Liberal journalist Walter Shapiro, a former Carter speechwriter, self-professed JournoList member, and possessor of one of these most portentous author mug shots I’ve seen in recent memory has an article at AOL’s Politics Dailymoaning about the leaker of the now infamous JournoList:

Every entry on Google Groups, where JournoList resided, ended with the cautionary line, “And remember: All postings are off-the-record.” But someone — whose motivations were mysterious and whose lack of integrity was obvious — collected all of Weigel’s back e-mails and apparently sent the most intemperate comments (ripped out of context) to FishbowlDC, amedia gossip website, and the Dally Caller, a new conservative online newspaper. Weigel, who had recently been hired by The Washington Post to write about the conservative movement, resigned from his new job Friday because of the furor.

I do not know Weigel (and actually do not remember most of his postings on JournoList), but I am outraged over what happened to him. It is one thing to castigate a reporter for the accuracy of his journalism or to deride a blogger for the rigor of his arguments. But it is morally repugnant to heist someone’s e-mail comments — and to leak them in a way designed to embarrass him with the people whom he is covering. The obvious and odious parallel would be to secretly place a tape recorder on a table at a dinner party and then to turn the most inflammatory sound bites into a podcast.

Which the average New York Times journalist would do in a second if he thought he could get a story out of it that bashed anyone to the right of Pinch Sulzberger or Frank Rich.

More from Shapiro:

In another era, Secretary of State Henry Stimson closed the State Department’s code-breaking office in 1929 because, as he quaintly explained, “Gentlemen do not read each other’s mail.” Translating that sentiment in modern and gender-neutral language: “Honorable people do not read each other people’s e-mails without permission.”
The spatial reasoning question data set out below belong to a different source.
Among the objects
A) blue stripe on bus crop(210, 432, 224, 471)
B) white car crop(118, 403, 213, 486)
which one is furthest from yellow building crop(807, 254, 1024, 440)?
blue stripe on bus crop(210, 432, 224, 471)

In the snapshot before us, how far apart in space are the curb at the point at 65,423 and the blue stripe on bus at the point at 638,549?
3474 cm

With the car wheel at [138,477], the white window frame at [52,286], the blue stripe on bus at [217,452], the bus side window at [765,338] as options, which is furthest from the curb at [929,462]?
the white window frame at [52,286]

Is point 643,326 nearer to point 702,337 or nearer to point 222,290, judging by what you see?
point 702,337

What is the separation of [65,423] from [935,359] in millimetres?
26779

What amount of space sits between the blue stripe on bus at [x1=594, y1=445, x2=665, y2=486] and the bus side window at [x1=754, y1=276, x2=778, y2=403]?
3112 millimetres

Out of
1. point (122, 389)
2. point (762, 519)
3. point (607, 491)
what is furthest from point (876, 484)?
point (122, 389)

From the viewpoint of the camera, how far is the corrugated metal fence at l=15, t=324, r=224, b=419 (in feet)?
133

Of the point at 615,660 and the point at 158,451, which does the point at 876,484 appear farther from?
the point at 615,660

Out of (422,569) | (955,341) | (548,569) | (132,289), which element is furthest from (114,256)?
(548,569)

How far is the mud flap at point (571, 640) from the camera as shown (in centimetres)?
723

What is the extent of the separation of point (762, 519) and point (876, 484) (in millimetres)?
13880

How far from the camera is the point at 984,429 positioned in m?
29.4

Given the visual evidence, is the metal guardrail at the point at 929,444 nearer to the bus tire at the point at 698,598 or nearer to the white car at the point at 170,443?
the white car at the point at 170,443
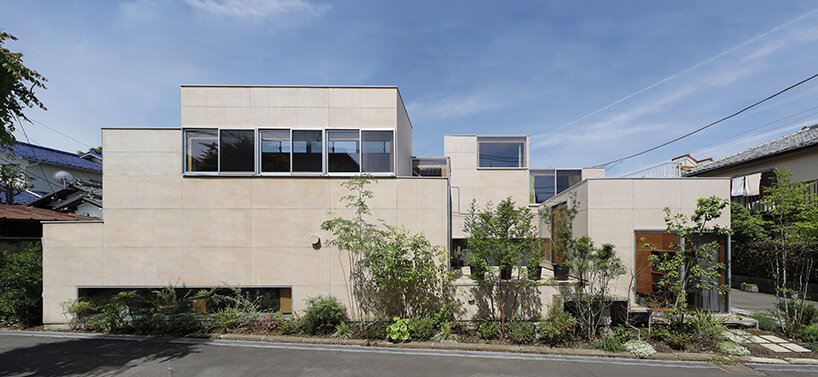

How laudable, how naive, how early 20th century. The zone of privacy these days stops at the edge of your thoughts. It is impossible for any group (and this means liberals, conservatives and middle-of-the-road vegans) to share off-the-record ideas online without running the risk that someone will breach the bonds of trust to score cheap political points. Every time someone like Weigel is humiliated because of quickly typed off-the-cuff comments, it moves us closer to a world where we all communicate in predictable homogenized phrases because who knows where they might end up.

Yes, it will be a sad day when a writer can’t use the word “ratf*cker” to describe his subjects while he’s assigned to a column titled “Inside the conservative movement and the Republican party,” as Weigel’s masthead at the Post advertised.